● Selected extract:
Best known for their use in the Doctor Who story "Revenge of the Cybermen".
A slate quarry in Wales has been used in several recent Dctor Whos, as well as in 'Dragonslayer', and 'The Keep'.
The White Cliffs of Dover. What you see on the ferry from Calais.
The Seven Sisters. A row of seven (surprise!) chalk cliffs on the south coast. Taller, whiter and prettier than at Dover. In fact when people mention the Cliffs of Dover most people think of the Seven Sisters Instead
Loch Ness. And, y'know, the rest of the Highlands.
One word: Nessie.
The Yorkshire Dales
The North York Moors
The upland bit of Wales; not huge as mountains go, but good-looking. Very good-looking, in fact. Has more lakes than the Lake District even if one does not indulge in linguistic pedantry.
The Lake District◊ - looks sort of like a bit of Scotland on the English side of the border, includes Tarn Hows, allegedly the most photographed view in Europe. Only has one lake; the rest are all "water"s or "mere"s.
English Countryside, which as Austin Powers points out, looks nothing like Southern California. Some bits are just green and muddy, but try the Cotswolds, the Chiltern hills, the Downs in Kent (inspiration for the Chalk of Discworld) and so-on; can be truly beautiful.
The Giant's Causeway - an area of regular hexagonal basalt columns running down into the sea that formed in an ancient volcanic eruption. A World Heritage Site and the only unique natural feature of Northern Ireland. Has a corresponding site in Fingal's Cave.
The stretch of the River Wye between its mouth at Chepstow and the town of Monmouth has been described as "the most beautiful valley in England" (even though it's half in Wales).
The Jurassic Coast, of Devon/Dorset, is a UNESCO World Heritage site - with fantastic walks and views, some lovely towns and architecture, and a huge amount of fossils (they quite literally lie around on every beach) and prehistoric geographic features, it's well worth a visit.
The Pennines, and the views from the top, are absolutely brilliant if you don't mind the wind, near-vertical sections you can scramble, and sheep poo. You also need to approach sideways, so the drive is a little longer if you're going North or South (which you will be, because of the road structure). The only road which goes over the Pennines is a little, shall we say, dangerous if you're not familiar with the roads Oop North. Sheep also have right of way, so you have to wait for them to move out of the road. All this plus the fact that Britain's food waste recycling plant is on this road caused people only to use it when absolutely necessary - farmers, the people driving the honking food trucks, and those who go to school on the other side. Great market borough on the Yorkshire side, though, and right into Bronte (and sheep) country.

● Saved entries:
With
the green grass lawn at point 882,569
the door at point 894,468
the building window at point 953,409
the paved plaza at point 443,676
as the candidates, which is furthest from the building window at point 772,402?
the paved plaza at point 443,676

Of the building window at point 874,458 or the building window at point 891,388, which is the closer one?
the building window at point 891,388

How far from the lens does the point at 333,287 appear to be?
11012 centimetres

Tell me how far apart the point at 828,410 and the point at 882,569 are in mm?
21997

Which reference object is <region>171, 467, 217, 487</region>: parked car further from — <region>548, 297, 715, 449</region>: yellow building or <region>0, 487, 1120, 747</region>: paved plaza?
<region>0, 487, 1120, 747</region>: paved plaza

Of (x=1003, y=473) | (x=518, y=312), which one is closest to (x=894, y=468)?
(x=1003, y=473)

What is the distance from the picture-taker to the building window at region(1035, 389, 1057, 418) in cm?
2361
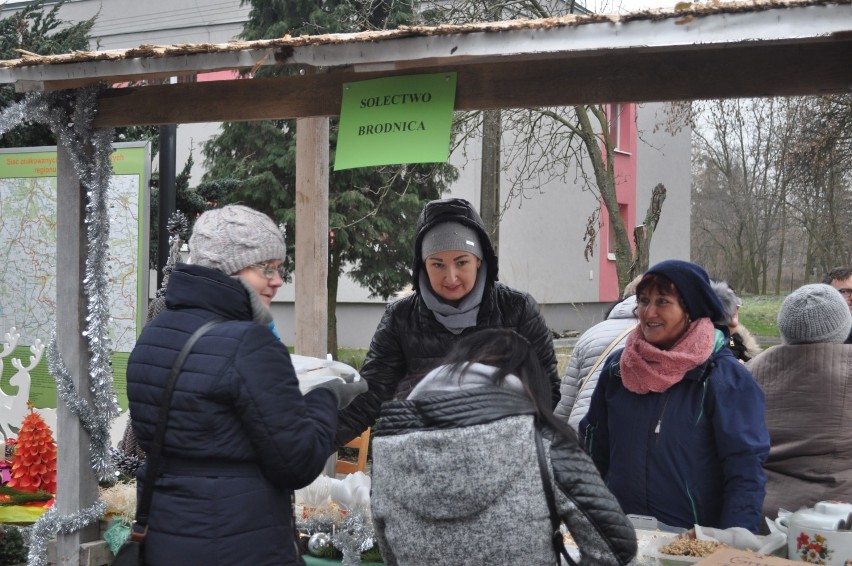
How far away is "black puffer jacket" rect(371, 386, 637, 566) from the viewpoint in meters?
Result: 1.81

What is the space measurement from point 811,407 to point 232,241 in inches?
92.7

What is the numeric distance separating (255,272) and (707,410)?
1.49m

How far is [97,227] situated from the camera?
3.78 meters

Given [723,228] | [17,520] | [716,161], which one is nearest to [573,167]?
[716,161]

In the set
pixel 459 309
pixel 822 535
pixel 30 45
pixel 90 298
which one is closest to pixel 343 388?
pixel 459 309

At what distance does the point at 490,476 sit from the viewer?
71.1 inches

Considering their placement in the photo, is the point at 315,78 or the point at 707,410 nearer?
the point at 707,410

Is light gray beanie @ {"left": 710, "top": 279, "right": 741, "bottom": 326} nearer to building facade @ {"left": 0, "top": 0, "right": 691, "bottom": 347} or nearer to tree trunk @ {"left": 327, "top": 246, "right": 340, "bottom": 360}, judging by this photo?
tree trunk @ {"left": 327, "top": 246, "right": 340, "bottom": 360}

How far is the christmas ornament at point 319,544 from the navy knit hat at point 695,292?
1.52 m

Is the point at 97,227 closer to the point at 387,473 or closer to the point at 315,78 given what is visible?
the point at 315,78

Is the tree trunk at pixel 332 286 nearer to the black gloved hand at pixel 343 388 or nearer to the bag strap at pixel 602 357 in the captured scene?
the bag strap at pixel 602 357

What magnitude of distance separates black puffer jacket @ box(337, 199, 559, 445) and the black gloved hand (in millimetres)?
560

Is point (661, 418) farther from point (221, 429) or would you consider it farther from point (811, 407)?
point (221, 429)

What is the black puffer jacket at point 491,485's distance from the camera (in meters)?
1.81
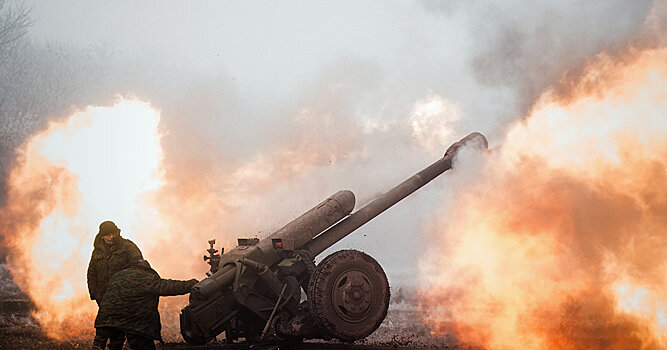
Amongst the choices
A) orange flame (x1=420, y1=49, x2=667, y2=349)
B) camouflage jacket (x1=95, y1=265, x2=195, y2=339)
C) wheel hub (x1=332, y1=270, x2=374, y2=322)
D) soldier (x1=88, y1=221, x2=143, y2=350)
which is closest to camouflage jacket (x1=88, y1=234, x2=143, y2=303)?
soldier (x1=88, y1=221, x2=143, y2=350)

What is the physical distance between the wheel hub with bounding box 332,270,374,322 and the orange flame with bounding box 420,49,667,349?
131 inches

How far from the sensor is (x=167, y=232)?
50.7 ft

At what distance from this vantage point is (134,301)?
7.78 m

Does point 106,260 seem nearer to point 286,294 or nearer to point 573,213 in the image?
point 286,294

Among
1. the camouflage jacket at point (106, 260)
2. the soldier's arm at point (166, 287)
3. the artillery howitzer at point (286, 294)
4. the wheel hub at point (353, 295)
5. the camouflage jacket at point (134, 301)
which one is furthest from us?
the wheel hub at point (353, 295)

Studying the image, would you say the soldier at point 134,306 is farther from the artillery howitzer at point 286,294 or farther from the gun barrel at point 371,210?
→ the gun barrel at point 371,210

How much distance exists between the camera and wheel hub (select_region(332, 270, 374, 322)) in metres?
9.02

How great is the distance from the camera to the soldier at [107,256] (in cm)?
848

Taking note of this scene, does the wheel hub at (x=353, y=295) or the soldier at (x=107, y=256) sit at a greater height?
the soldier at (x=107, y=256)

● Assigned task 1:
Answer these questions about the landscape list:
(a) Which view in the Lake District does the landscape list call allegedly the most photographed in Europe?
(b) Between which two places does the stretch of the River Wye described as "the most beautiful valley in England" run?
(c) What does the landscape list say the Downs in Kent inspired?
● Assigned task 2:
List every area that the landscape list suggests trying for truly beautiful English countryside.
● Assigned task 3:
Write out the stretch of the landscape list from "The Giant's Causeway" through "half in Wales).".

● Answer space 1:
(a) Tarn Hows
(b) Chepstow and Monmouth
(c) The Chalk of Discworld

● Answer space 2:
the Cotswolds
the Chiltern hills
the Downs in Kent

● Answer space 3:
The Giant's Causeway - an area of regular hexagonal basalt columns running down into the sea that formed in an ancient volcanic eruption. A World Heritage Site and the only unique natural feature of Northern Ireland. Has a corresponding site in Fingal's Cave.
The stretch of the River Wye between its mouth at Chepstow and the town of Monmouth has been described as "the most beautiful valley in England" (even though it's half in Wales).